Let your dragon determine how much they should eat by allowing them to eat for a certain time - 10 minutes when they're given insects. Remove uneaten insects at the end of the 10-minute mark. 

For fruits and vegetables, leave them in your dragon's enclosure only for approximately 30 minutes, which allows your dragon enough time to have its fill but prevents overfeeding. This also ensures leftover food doesn't rot in their enclosure. 

The following are some of the foods that are safe to feed your bearded dragon:

  • Crickets
  • Mealworms
  • Earthworms
  • Butterworms
  • Silkworms
  • Kale
  • Asparagus (Raw)
  • Butternut squash
  • Yellow squash
  • Acorn squash

Many other foods are suitable to feed your bearded dragon. Ask your vet what diet they suggest for your scaly companion.

Habitats For A Bearded Dragon

Bearded dragons need a habitat that is large enough to keep them comfortable, ranging from 40+ gallons for 10-16 inch lizards to 75+ gallons for dragons over 20 inches. This habitat can be made from glass or clear plastic. 

Like all reptiles, bearded dragons are cold-blooded. This means that your bearded dragon will need lots of full-spectrum light and heat to help simulate their natural environment while in their tank.

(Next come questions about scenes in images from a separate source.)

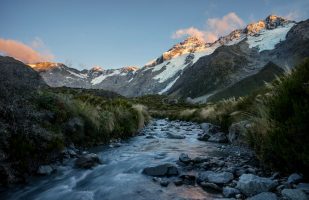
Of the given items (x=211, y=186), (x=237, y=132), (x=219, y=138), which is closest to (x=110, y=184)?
(x=211, y=186)

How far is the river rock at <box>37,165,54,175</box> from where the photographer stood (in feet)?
32.0

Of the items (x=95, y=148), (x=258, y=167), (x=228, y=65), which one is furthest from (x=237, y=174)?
(x=228, y=65)

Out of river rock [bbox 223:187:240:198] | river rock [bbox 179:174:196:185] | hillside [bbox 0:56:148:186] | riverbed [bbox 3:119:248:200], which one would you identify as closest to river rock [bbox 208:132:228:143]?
riverbed [bbox 3:119:248:200]

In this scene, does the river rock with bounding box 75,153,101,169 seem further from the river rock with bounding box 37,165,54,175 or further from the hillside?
the river rock with bounding box 37,165,54,175

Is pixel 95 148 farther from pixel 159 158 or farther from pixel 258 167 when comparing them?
pixel 258 167

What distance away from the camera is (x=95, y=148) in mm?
14914

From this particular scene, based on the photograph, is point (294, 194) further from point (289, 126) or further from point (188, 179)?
point (188, 179)

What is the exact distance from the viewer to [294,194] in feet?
20.8

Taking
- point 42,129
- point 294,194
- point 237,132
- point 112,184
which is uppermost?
point 42,129

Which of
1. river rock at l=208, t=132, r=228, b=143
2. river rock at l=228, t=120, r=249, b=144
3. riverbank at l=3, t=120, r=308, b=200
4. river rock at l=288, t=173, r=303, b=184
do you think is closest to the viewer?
river rock at l=288, t=173, r=303, b=184

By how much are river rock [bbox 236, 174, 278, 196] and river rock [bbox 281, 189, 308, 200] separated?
606mm

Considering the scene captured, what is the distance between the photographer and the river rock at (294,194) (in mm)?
6173

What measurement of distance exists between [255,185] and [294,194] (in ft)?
3.53

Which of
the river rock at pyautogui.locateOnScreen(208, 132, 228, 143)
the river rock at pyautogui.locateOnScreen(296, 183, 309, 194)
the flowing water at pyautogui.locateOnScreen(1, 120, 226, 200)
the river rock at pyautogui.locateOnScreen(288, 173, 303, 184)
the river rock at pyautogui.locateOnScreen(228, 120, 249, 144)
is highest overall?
the river rock at pyautogui.locateOnScreen(228, 120, 249, 144)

Regardless of your bearded dragon's size, you will need to ensure you have both full-spectrum lights that you can keep on between 12 and 14 hours each day, and a dedicated heat lamp (also called a basking bulb) that you can set up in their habitat. You will need a thermometer setup to monitor the temperature as well, to help make sure your companion doesn't get too hot or too cold.

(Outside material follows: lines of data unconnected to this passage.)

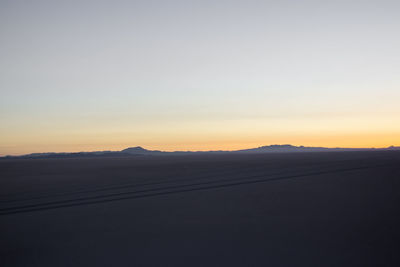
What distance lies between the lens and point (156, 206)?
9.14 m

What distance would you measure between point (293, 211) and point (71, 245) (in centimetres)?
498

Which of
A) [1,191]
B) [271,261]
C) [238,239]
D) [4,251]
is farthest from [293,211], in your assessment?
[1,191]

Your bearded dragon will also need some options for sheltered areas in their habitat where they can't be seen. This will help your reptilian friend remain comfortable and keep their privacy when they want it. And, while many options exist for the substrate of your tank (what you fill it with to serve as its floor), "natural" fill like sand or wood chips can hurt young bearded dragons if they swallow it with their food.

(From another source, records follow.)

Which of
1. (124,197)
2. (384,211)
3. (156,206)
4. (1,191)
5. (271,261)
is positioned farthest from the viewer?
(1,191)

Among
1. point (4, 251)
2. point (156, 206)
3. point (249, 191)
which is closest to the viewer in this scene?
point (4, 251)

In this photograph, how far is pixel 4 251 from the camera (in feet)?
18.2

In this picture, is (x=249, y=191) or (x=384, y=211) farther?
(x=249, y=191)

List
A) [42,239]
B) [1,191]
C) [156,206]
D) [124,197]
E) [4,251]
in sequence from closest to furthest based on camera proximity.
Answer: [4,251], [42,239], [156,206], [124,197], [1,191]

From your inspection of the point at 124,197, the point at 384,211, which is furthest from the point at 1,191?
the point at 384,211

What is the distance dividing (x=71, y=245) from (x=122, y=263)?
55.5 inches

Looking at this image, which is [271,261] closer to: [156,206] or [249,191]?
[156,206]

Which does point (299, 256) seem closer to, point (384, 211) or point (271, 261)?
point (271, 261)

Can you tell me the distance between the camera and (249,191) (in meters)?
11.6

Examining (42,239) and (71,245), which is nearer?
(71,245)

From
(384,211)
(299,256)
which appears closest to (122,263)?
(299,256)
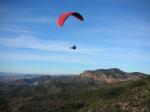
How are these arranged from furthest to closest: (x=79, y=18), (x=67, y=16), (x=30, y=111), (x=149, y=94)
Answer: (x=30, y=111)
(x=149, y=94)
(x=79, y=18)
(x=67, y=16)

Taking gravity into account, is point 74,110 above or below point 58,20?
below

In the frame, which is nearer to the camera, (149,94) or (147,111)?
(147,111)

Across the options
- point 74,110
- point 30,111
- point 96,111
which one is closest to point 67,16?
point 96,111

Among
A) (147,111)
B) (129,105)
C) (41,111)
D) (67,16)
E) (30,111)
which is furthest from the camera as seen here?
(30,111)

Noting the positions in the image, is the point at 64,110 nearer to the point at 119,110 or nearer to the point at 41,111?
the point at 41,111

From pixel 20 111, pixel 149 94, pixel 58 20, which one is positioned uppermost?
pixel 58 20

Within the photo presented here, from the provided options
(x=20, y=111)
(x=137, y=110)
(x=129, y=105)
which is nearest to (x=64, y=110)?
(x=20, y=111)

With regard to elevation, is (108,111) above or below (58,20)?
below

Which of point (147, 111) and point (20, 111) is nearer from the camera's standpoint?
point (147, 111)

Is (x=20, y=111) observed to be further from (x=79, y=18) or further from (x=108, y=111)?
(x=79, y=18)
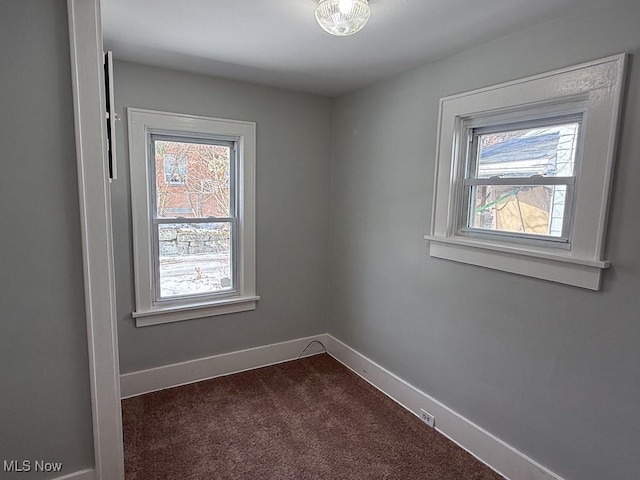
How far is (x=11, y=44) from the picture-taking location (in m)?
Result: 1.36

If possible, reptile carpet or some other safer substrate option is probably best for first-time owners, while those more experienced with bearded dragons will have a better sense of what works and doesn't for their pets at different life stages.

What Behaviors Are Cause For Concern?

When caring for a bearded dragon, there are many different, and somewhat bizarre behaviors they will display. Some are routine and to be expected from your scaly companion, while others may be a cause for concern. These include:

  • "Glass Surfing" - This behavior is so named because when a dragon does it, they often looks like a surfer trying to keep their balance on a wave. Your dragon will often get up on their hind legs and scrabble at the glass of their enclosure, trying to climb it. There are a whole host of reasons why your bearded dragon may be glass surfing. They may see the reflection and think it's another lizard, they may want to find a place with more privacy than their habitat to hide, or they may be uncomfortable.
  • Arm Waving - This behavior is named this because it is what it sounds like: your bearded dragon will wave their arm in the air. Sometimes it will be obvious this is what your companion is doing, and other times it will look like they are winding up to take a step as they move their arm back and forth barely above the ground. It's often thought that this behavior is meant to show bigger creatures that the lizard notices them in the wild, is a submissive behavior or is a mating behavior. 
  • Head Bobbing - This behavior involves your bearded dragon bobbing their head up and down repeatedly. It is commonly associated with a mating urge and is much more common in male bearded dragons. 

If your reptilian companion is showing any of the above behaviors and is not stopping, take stock of their habitat and routine. If you don't notice anything wrong, contact your vet. They will be able to give you advice on why your pet is showing abnormal behavior and isn't stopping.

Note: The advice provided in this post is intended for informational purposes and does not constitute medical advice regarding pets. For an accurate diagnosis of your pet's condition, please make an appointment with your vet.